Moreover, even if the law society’s authority to regulate lawyers and the practice of law in Nova Scotia did extend that far, Justice Campbell agreed with TWU that the law society did not properly consider TWU’s Charter rights to freedom of religion and freedom of conscience when the regulator made its decision.

“The NSBS has characterized TWU’s community covenant as ‘unlawful discrimination.’ It is not unlawful,” the judge said. “It may be offensive to many, but it is not unlawful. TWU is not the government. Like churches and other private institutions it does not have to comply with the equality provisions of the Charter. It has not been found to be in breach of any human rights legislation that applies to it.”

Justice Campbell added that the Charter “is not a blueprint for moral conformity. Its purpose is to protect the citizen from the power of the state, not to enforce compliance by citizens or private institutions with the moral judgments of the state.”

Justice Campbell said people have the right to attend a private religious university that imposes a religiously-based code of conduct, “even if the effect of that code is to exclude others or offend others who will not or cannot comply with the code of conduct.

“Learning in an environment with people who promise to comply with the code is a religious practice and an expression of religious faith,” he wrote. “There is nothing illegal or even rogue about that. That is a messy and uncomfortable fact of life in a pluralistic society. Requiring a person to give up that right in order to get his or her professional education recognized is an infringement of religious freedom.”

On the other hand, refusing a TWU law degree will not address discrimination against anyone in Nova Scotia, the judge found.

“The NSBS is not the institutional embodiment of equality rights for LGBT people” and its aim to pressure TWU to change its policy on same-sex marriage did not justify, under s. 1 of the Charter, the infringement on TWU’s religious freedom, he held. “It is hardly a pressing objective for a representative of the state to use the power of the state to compel a legally functioning private institution in another province to change a legal policy in effect there because it reflects a legally held moral stand that offends the NSBS, its members or the public.”

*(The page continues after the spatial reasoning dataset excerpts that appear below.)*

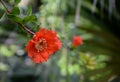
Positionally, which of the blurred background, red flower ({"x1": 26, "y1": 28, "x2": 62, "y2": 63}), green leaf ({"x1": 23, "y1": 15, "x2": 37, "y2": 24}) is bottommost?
red flower ({"x1": 26, "y1": 28, "x2": 62, "y2": 63})

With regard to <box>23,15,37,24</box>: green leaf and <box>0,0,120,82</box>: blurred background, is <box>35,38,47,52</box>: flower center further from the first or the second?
<box>0,0,120,82</box>: blurred background

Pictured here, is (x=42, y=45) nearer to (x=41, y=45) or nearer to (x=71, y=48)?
(x=41, y=45)

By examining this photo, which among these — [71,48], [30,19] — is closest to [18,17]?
[30,19]

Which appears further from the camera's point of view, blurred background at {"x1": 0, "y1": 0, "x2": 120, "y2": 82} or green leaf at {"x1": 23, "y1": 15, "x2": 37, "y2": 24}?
blurred background at {"x1": 0, "y1": 0, "x2": 120, "y2": 82}

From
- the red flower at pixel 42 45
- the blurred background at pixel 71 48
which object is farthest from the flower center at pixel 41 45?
the blurred background at pixel 71 48

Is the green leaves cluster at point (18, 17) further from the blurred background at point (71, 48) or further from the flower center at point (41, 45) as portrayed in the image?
the blurred background at point (71, 48)

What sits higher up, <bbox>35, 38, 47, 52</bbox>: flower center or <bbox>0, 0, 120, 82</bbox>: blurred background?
<bbox>0, 0, 120, 82</bbox>: blurred background

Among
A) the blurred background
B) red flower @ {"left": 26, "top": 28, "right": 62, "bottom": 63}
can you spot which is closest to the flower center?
red flower @ {"left": 26, "top": 28, "right": 62, "bottom": 63}
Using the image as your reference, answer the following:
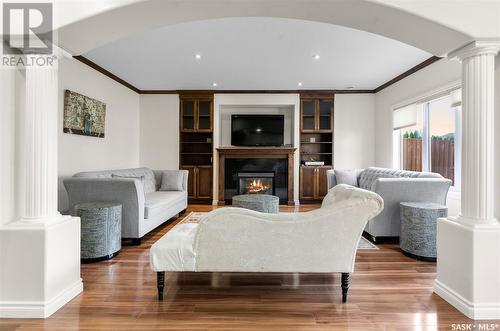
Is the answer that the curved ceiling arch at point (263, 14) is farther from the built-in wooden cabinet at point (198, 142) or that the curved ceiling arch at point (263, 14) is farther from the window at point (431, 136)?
the built-in wooden cabinet at point (198, 142)

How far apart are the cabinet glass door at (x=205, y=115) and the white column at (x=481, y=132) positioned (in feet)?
17.7

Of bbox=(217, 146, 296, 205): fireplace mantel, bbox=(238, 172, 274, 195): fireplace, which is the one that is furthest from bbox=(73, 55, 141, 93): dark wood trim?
bbox=(238, 172, 274, 195): fireplace

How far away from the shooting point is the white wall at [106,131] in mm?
4055

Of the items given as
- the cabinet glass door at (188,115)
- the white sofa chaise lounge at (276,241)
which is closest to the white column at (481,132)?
the white sofa chaise lounge at (276,241)

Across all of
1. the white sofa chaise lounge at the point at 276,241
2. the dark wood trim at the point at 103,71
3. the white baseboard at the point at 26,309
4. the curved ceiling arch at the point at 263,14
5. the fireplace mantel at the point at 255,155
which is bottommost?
the white baseboard at the point at 26,309

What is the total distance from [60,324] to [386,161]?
20.3 ft

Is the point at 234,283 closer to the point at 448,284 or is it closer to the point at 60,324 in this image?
the point at 60,324

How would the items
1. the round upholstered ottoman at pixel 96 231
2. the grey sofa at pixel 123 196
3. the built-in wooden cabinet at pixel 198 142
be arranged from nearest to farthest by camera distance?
1. the round upholstered ottoman at pixel 96 231
2. the grey sofa at pixel 123 196
3. the built-in wooden cabinet at pixel 198 142

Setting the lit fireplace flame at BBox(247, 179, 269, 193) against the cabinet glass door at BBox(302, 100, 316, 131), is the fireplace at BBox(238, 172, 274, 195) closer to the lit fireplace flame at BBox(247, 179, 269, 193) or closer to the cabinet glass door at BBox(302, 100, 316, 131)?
the lit fireplace flame at BBox(247, 179, 269, 193)

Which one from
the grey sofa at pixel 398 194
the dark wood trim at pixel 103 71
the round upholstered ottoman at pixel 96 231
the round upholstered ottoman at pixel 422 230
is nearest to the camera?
the round upholstered ottoman at pixel 96 231

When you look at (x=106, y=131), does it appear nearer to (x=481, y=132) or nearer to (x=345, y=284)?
(x=345, y=284)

Nova Scotia benchers are scheduled to consider the ruling, and a possible appeal, at their Feb. 20 meeting.

“I’m not sure how enthusiastic they would be about appealing, but I don’t know,” said TWU’s Nova Scotia counsel, Brian Casey of Boyne Clarke in Halifax. “It’s a real long bow to suggest that somehow the Barristers’ Society in Nova Scotia can regulate what a university does in B.C.”

The regulator has declined to comment on the judgment.

However, the nascent law school’s executive director, Earl Phillips, called the decision “well-reasoned” and “an encouraging result” that should be persuasive in Ontario’s Divisional Court and in B.C. Supreme Court, where TWU is seeking to overturn similar provincial law society decisions.

“I think the [court’s] decision reflects what we should all want in terms of having an open and free and pluralistic society,” Phillips said.

However, Toronto lawyer Clayton Ruby, who is challenging the now-rescinded 2013 decision of the B.C. government to approve the Langley, B.C.-based law school, does not find the ruling persuasive.

“It has the very latest thinking on equality from 1930,” said Ruby, of Ruby Shiller Chan Hasan. “You are left wondering how it is that going to law school becomes a religious experience merely because, in [TWU’s] view, Jesus would have wanted it to be that way.”

Ruby’s co-counsel, Angela Chaisson, said the judge gave primacy to religious rights over the equality rights of gays and lesbians.

“I question whether Justice Campbell would have come to the same result had the issue been a covenant that prohibited interracial couples, or interfaith couples,” she said.

Chaisson also disputed the holding that the law society acted outside its public interest mandate.